A. Security for Money Judgments

1. Depositing the Amount of the Judgment

If the amount of the money judgment is low, or the appellant has substantial liquid assets, depositing the amount of the judgment with the trial court administrator under ORS 22.020 and 22.030(2) is often the easiest means of obtaining a stay. Be aware that interest that accrues on the deposited amount is not credited to the appellant, but instead goes into the general fund or some other fund designated by the relevant authority. ORS 22.060.

You may deposit things other than cash. ORS 22.020 allows deposits of money, an irrevocable letter of credit issued by an insured institution, as defined in ORS 706.008, a certified check or checks on any state or national bank within this country payable to the officer with whom such check is filed, satisfactory municipal bonds negotiable by delivery, or obligations of the United States Government negotiable by delivery, equal in amount to the amount of the bond or security deposit so required or permitted.

2. Supersedeas Bonds

Back in the old days (prior to 1991), one went to a surety company (an insurance company) and obtained a supersedeas bond that would cover the amount of the judgment, plus interest for a reasonable appeal period, in order to obtain a stay of a money judgment. However, supersedeas bonds are less common these days.

In order to obtain a supersedeas bond you contact a surety company and tell them you need a supersedeas bond, then you promise them all your clients assets, plus first born son, and maybe they will think about it—if you are a Fortune 500 company. This is almost true. In my experience, the folks who work for these surety companies are very nice, helpful, customer-oriented people. They are, however, hampered by very strict underwriting criteria, such that is nearly impossible to get a supersedeas bond for any client who is not a publicly traded company with excellent financials.

■ Entries shown:
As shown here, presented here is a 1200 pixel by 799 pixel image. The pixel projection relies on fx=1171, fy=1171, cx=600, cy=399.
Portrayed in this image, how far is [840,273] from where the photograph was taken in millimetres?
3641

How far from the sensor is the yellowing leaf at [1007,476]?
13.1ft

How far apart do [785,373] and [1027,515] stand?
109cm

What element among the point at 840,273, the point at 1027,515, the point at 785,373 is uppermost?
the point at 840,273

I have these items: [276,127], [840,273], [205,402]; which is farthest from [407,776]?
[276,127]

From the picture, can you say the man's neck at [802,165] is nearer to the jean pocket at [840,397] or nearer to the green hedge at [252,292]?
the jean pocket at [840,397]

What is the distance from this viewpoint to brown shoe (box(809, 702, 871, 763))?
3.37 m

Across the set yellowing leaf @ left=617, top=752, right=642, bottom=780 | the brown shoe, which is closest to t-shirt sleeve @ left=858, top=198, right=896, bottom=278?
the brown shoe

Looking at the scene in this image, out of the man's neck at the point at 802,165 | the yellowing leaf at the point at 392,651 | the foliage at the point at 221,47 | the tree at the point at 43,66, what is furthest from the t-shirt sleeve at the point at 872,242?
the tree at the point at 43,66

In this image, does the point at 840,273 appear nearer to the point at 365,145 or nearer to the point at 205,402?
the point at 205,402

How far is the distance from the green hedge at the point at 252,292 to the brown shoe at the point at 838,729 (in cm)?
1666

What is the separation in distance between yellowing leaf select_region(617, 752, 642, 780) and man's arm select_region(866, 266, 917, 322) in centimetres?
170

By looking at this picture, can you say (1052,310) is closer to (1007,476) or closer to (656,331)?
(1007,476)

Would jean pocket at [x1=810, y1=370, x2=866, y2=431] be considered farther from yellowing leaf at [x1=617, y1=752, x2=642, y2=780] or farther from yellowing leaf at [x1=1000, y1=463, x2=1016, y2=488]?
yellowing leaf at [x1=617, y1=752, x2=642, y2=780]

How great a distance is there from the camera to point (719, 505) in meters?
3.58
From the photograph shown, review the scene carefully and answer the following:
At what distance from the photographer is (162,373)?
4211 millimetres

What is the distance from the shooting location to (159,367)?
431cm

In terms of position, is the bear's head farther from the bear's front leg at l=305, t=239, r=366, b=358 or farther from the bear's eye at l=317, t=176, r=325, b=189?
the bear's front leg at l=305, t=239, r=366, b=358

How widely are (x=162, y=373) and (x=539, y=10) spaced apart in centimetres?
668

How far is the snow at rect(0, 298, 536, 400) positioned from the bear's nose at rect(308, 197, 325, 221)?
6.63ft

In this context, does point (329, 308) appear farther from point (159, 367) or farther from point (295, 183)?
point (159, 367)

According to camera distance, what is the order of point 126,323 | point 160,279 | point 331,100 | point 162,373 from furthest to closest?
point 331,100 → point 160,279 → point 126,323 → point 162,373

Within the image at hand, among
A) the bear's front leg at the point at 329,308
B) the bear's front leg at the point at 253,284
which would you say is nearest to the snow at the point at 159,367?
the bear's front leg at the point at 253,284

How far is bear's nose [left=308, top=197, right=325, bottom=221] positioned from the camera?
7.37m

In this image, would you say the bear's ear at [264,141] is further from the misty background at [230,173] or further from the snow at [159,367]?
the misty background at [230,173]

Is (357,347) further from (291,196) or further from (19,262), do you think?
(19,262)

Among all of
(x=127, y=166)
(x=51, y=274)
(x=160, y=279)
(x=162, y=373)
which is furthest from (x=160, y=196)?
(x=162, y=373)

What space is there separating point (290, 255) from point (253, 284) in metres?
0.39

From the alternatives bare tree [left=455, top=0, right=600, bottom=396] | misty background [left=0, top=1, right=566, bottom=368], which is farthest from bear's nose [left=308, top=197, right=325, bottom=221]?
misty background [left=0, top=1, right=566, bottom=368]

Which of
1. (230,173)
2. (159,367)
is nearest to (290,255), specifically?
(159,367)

■ Problems to work on:
**a)** Say whether each statement agrees with the passage on security for money judgments. Answer yes or no for each, and quote the words from the passage that decide it.
(i) Interest that builds up on a deposited amount is credited to the appellant.
(ii) A certified check may be deposited in place of cash.
(iii) Supersedeas bonds are more common now than they were before 1991.
**b)** Write the next few sentences of the passage on security for money judgments, picking up after its last sentence.
The records aren't needed for anything here.

■ Written answers:
**a)**
(i) No: "interest that accrues on the deposited amount is not credited to the appellant"
(ii) Yes: "a certified check or checks on any state or national bank within this country payable to the officer with whom such check is filed"
(iii) No: "supersedeas bonds are less common these days"

**b)**
Because underwriters usually want to examine your client's financial reports, the process of obtaining a traditional supersedeas bond can be very lengthy. These stringent requirements and the expense and delay involved in getting a traditional supersedeas bond have led to an increase in the use of Letters of Credit for bonding purposes.

3. Letters of Credit

ORS 19.315 to .325 set out the requirements for using an Irrevocable Letter of Credit (ILOC) to provide security for a money judgment and obtain a stay pending appeal. Your client goes to its bank to obtain a letter of credit. The bank will have certain documentation requirements and will require collateral and may charge a substantial fee, depending on the bank's relationship with your client. These take time to get, so get started on this as soon as it looks like you will be appealing. Have your client make the initial contact with its bank, but get permission to deal directly with the bank yourself. You will probably need it. Most banks have a form that they use for an Irrevocable Letter of Credit. The form will probably NOT comply with ORS 19.315-.325. I have had good luck making changes to the bank's standard form. Once the bank understands that there are special requirements for this type of letter of credit, they are usually willing to allow modifications to their forms.

The cost of an ILOC depends greatly on your client's financial position and relationship with the bank. I recently handled an appeal where the ILOC cost to the appellant was $40,000 for a $500,000 ILOC in place for 2 years.

NOTE: MALPRACTICE TRAP

If you are the respondent, be aware that the premiums paid by the appellant for a supersedeas bond or the costs of an ILOC are recoverable as "costs" on appeal. ORS 20.310(2). Be sure you advise your client of that. Where a reversal is possible (where are they not?), think about whether there is some way to secure your judgment without requiring appellant to go to the expense of a supersedeas bond or ILOC.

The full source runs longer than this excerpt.